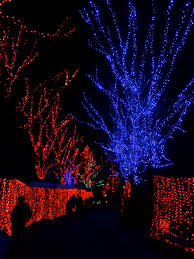 Zoo Lights Pictures by Oregon Zoo Lights Archives Lil Bit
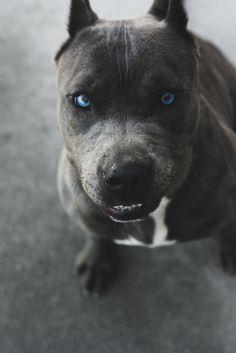 Blue Pit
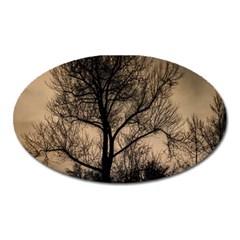 Tree Bushes Black Nature Landscape Oval Magnet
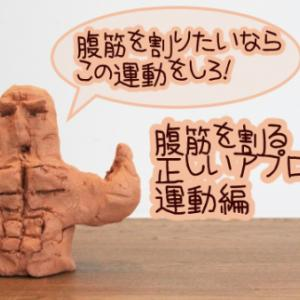 【腹筋運動不要?】腹筋を割る正しいアプローチ運動編【腹筋を割るシリーズ4】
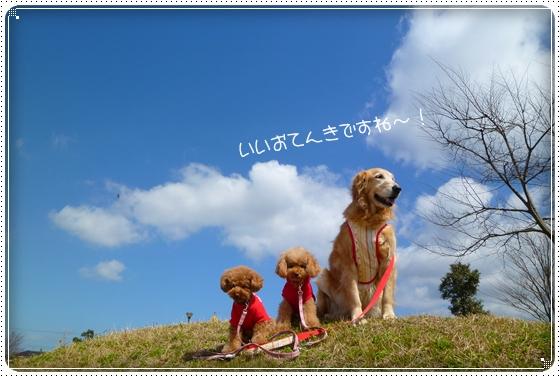 2011,3,18お散歩1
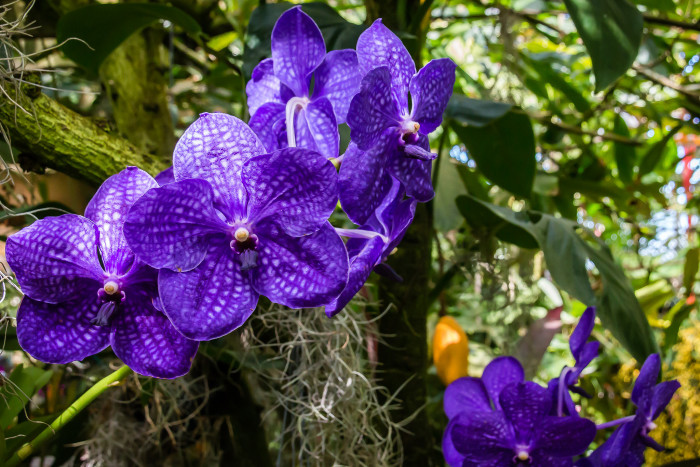 3. Marie Selby Botanical Gardens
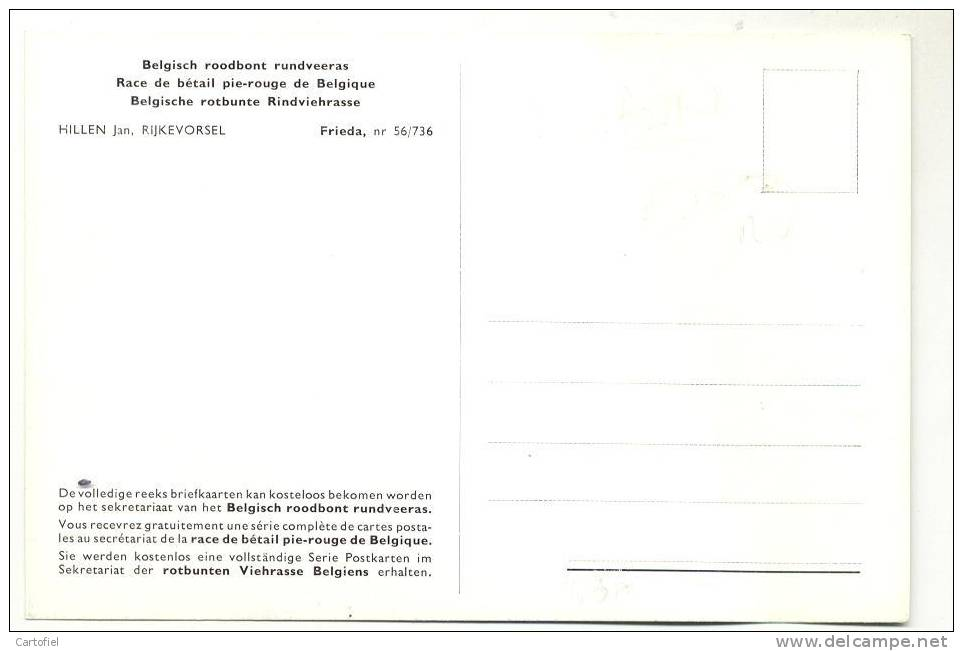 RIJKEVORSEL-BELGISCH ROODBONT RUNDVEERAS-2 SCANS-HILLEN JAN-FRIEDE-NR 56/736 - Rijkevorsel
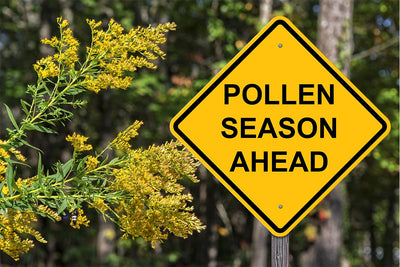 Allergic to Spring? Pollen Allergies are Back
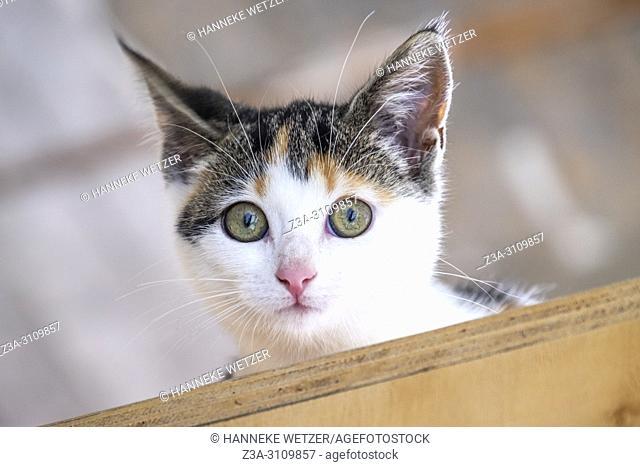 Portrait of a cute kitten high uo on a wooden object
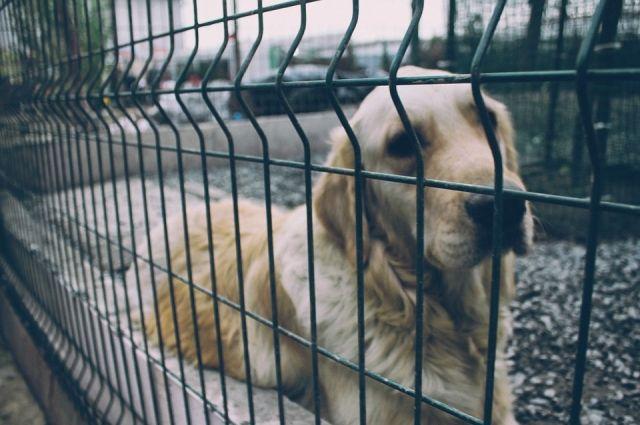 ВИшиме бешеный пес искусал хозяйку Сегодня в16:51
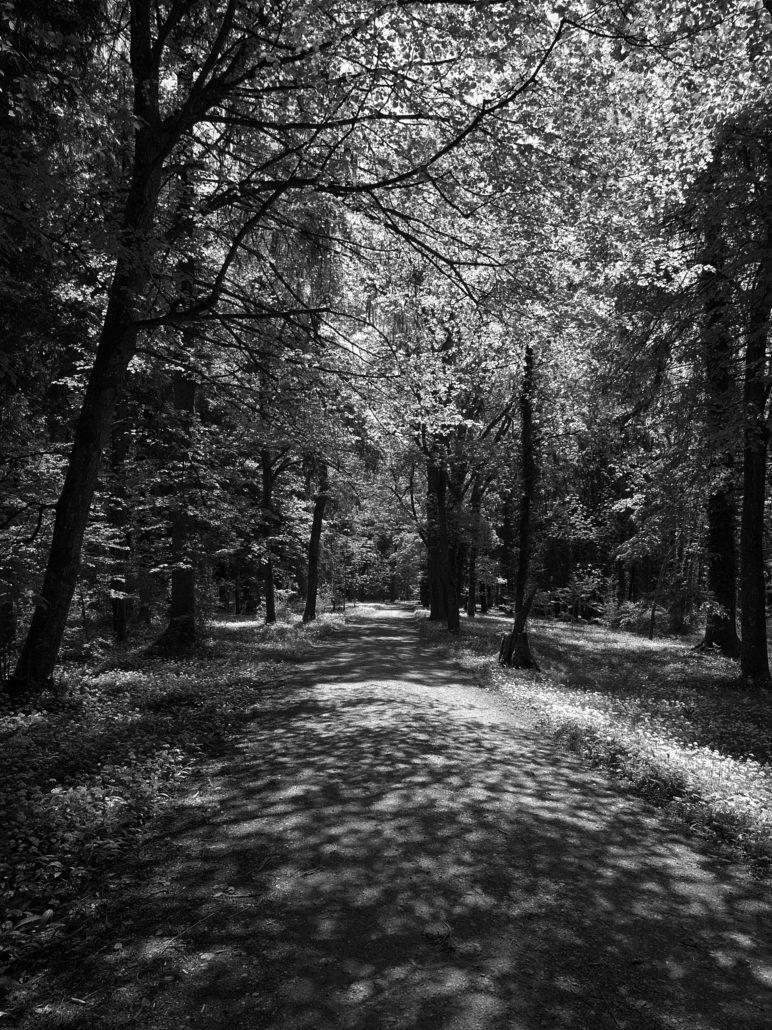 Waldweg in Schwarz-Weiss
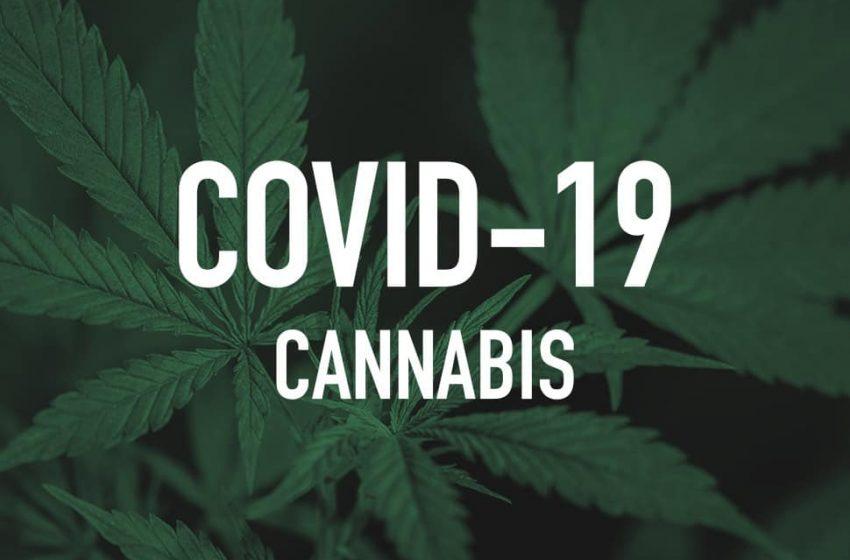 Pessoas com COVID-19 podem usar cannabis?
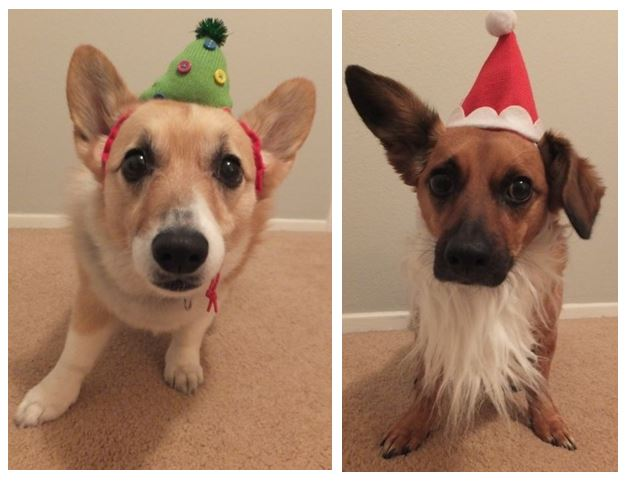 Holiday dogs 2013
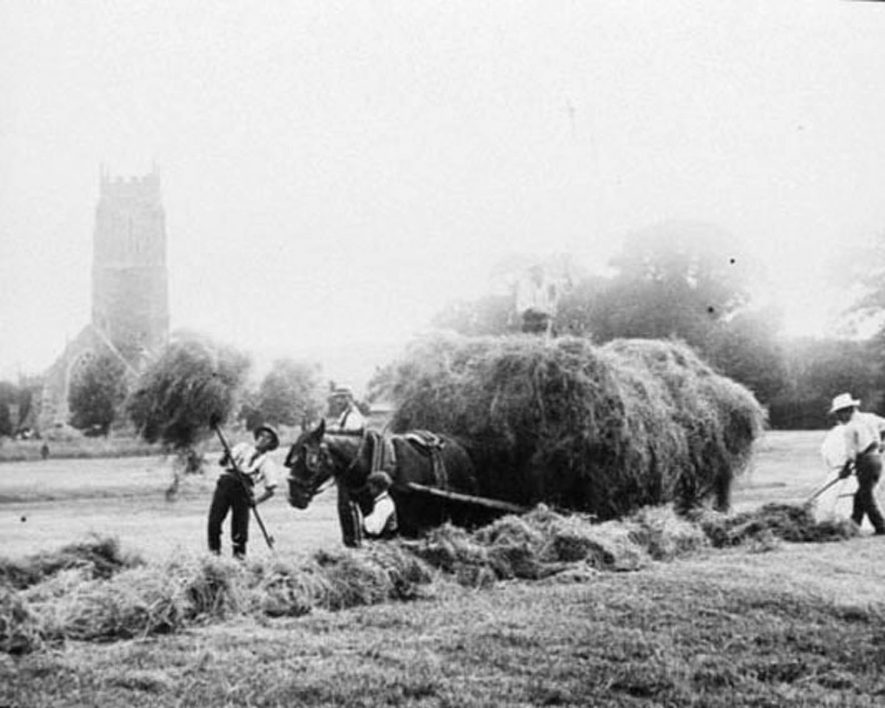 Farm workers loading hay onto a haywagon. Brailes church in background.  1900s |  IMAGE LOCATION: (Warwickshire Museums. Photographic Collections.)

---*---

* [What needs to be done]
Return the lines from the one that contains "Allergic to Spring?" through the final line of the listing above, inclusive. Transcribe them exactly and drop the pictures.

* [Result]
 Allergic to Spring? Pollen Allergies are Back
 Portrait of a cute kitten high uo on a wooden object
 ВИшиме бешеный пес искусал хозяйку Сегодня в16:51
 Waldweg in Schwarz-Weiss
 Pessoas com COVID-19 podem usar cannabis?
 Holiday dogs 2013
 Farm workers loading hay onto a haywagon. Brailes church in background.  1900s |  IMAGE LOCATION: (Warwickshire Museums. Photographic Collections.)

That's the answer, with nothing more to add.